SET PROBLEM: Reproduce the lines below word for word.

MATERIAL SUPPLIED:

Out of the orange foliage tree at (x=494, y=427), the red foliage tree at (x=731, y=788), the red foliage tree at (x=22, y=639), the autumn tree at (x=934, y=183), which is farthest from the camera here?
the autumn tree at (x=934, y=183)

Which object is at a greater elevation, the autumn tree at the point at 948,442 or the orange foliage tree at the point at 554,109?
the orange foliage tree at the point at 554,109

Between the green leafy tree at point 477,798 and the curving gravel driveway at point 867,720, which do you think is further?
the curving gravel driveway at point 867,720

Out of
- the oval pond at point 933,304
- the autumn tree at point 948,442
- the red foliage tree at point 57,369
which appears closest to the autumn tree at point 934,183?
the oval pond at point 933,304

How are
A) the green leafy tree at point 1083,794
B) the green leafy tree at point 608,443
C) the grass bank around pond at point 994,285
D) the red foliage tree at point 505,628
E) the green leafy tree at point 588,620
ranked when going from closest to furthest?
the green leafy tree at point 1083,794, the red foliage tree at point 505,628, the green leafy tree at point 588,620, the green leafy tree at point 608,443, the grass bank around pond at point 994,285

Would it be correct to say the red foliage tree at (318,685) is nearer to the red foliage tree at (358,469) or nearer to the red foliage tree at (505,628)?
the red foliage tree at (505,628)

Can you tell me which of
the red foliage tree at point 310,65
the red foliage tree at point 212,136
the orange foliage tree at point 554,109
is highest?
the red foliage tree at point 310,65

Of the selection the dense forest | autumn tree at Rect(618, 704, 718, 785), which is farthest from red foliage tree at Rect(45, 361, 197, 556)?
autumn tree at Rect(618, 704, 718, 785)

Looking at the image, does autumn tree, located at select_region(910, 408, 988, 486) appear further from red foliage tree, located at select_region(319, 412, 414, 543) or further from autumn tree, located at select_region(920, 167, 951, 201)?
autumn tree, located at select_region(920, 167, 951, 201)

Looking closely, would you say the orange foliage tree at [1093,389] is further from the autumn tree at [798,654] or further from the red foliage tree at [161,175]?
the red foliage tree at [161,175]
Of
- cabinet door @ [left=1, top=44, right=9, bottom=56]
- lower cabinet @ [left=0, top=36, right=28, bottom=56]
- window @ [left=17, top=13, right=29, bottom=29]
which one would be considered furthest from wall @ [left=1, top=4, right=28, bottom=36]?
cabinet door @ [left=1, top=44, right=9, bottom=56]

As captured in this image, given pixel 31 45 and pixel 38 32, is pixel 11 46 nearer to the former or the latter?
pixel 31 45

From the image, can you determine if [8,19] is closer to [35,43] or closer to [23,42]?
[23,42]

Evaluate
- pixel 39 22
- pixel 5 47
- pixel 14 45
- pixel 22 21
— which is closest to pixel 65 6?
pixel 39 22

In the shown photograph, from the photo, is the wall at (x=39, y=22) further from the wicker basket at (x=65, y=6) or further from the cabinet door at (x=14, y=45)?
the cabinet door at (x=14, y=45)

COMPLETED EXERCISE:
Out of the orange foliage tree at (x=494, y=427), the red foliage tree at (x=731, y=788), the red foliage tree at (x=22, y=639), the autumn tree at (x=934, y=183), which is farthest from the camera here?
the autumn tree at (x=934, y=183)

Which object is at a greater elevation, the autumn tree at the point at 948,442 or the orange foliage tree at the point at 554,109?
the orange foliage tree at the point at 554,109

Between the green leafy tree at point 477,798 and the curving gravel driveway at point 867,720, which do you think is further?
the curving gravel driveway at point 867,720

Out of
- the oval pond at point 933,304
- the autumn tree at point 948,442
- the red foliage tree at point 57,369
which appears closest to the autumn tree at point 934,183?
the oval pond at point 933,304

How are
A) the green leafy tree at point 1083,794
B) the green leafy tree at point 608,443
C) the grass bank around pond at point 994,285
D) the red foliage tree at point 505,628
E) the green leafy tree at point 588,620
ranked when going from closest to furthest?
the green leafy tree at point 1083,794, the red foliage tree at point 505,628, the green leafy tree at point 588,620, the green leafy tree at point 608,443, the grass bank around pond at point 994,285

Would it be correct to say the red foliage tree at (318,685) is nearer to the red foliage tree at (358,469) or nearer to the red foliage tree at (505,628)?
the red foliage tree at (505,628)

Can you tell me which of
the red foliage tree at point 310,65
the red foliage tree at point 212,136
the orange foliage tree at point 554,109
is highest?
the red foliage tree at point 310,65

Of the selection the dense forest | autumn tree at Rect(618, 704, 718, 785), which is farthest from red foliage tree at Rect(45, 361, 197, 556)?
autumn tree at Rect(618, 704, 718, 785)

Looking at the image, does autumn tree, located at select_region(910, 408, 988, 486) appear further from red foliage tree, located at select_region(319, 412, 414, 543) or further from autumn tree, located at select_region(920, 167, 951, 201)?
autumn tree, located at select_region(920, 167, 951, 201)

Looking closely, would you say the orange foliage tree at [1093,389] is further from the autumn tree at [798,654] or further from the red foliage tree at [161,175]?
the red foliage tree at [161,175]
Of
- cabinet door @ [left=1, top=44, right=9, bottom=56]
- lower cabinet @ [left=0, top=36, right=28, bottom=56]
- window @ [left=17, top=13, right=29, bottom=29]
which one would be considered furthest from wall @ [left=1, top=4, right=28, bottom=36]?
cabinet door @ [left=1, top=44, right=9, bottom=56]

As captured in this image, given pixel 31 45 and pixel 38 32, is pixel 11 46 nearer to the former or the latter?
pixel 31 45

From the image, can you determine if [8,19] is closer to [35,43] or closer to [23,42]?
[23,42]

Evaluate
- pixel 39 22
- pixel 5 47
- pixel 14 45
- pixel 22 21
— which is closest to pixel 65 6?
pixel 39 22

In the shown photograph, from the photo, is the wall at (x=39, y=22) further from the wicker basket at (x=65, y=6) or further from the cabinet door at (x=14, y=45)?
the cabinet door at (x=14, y=45)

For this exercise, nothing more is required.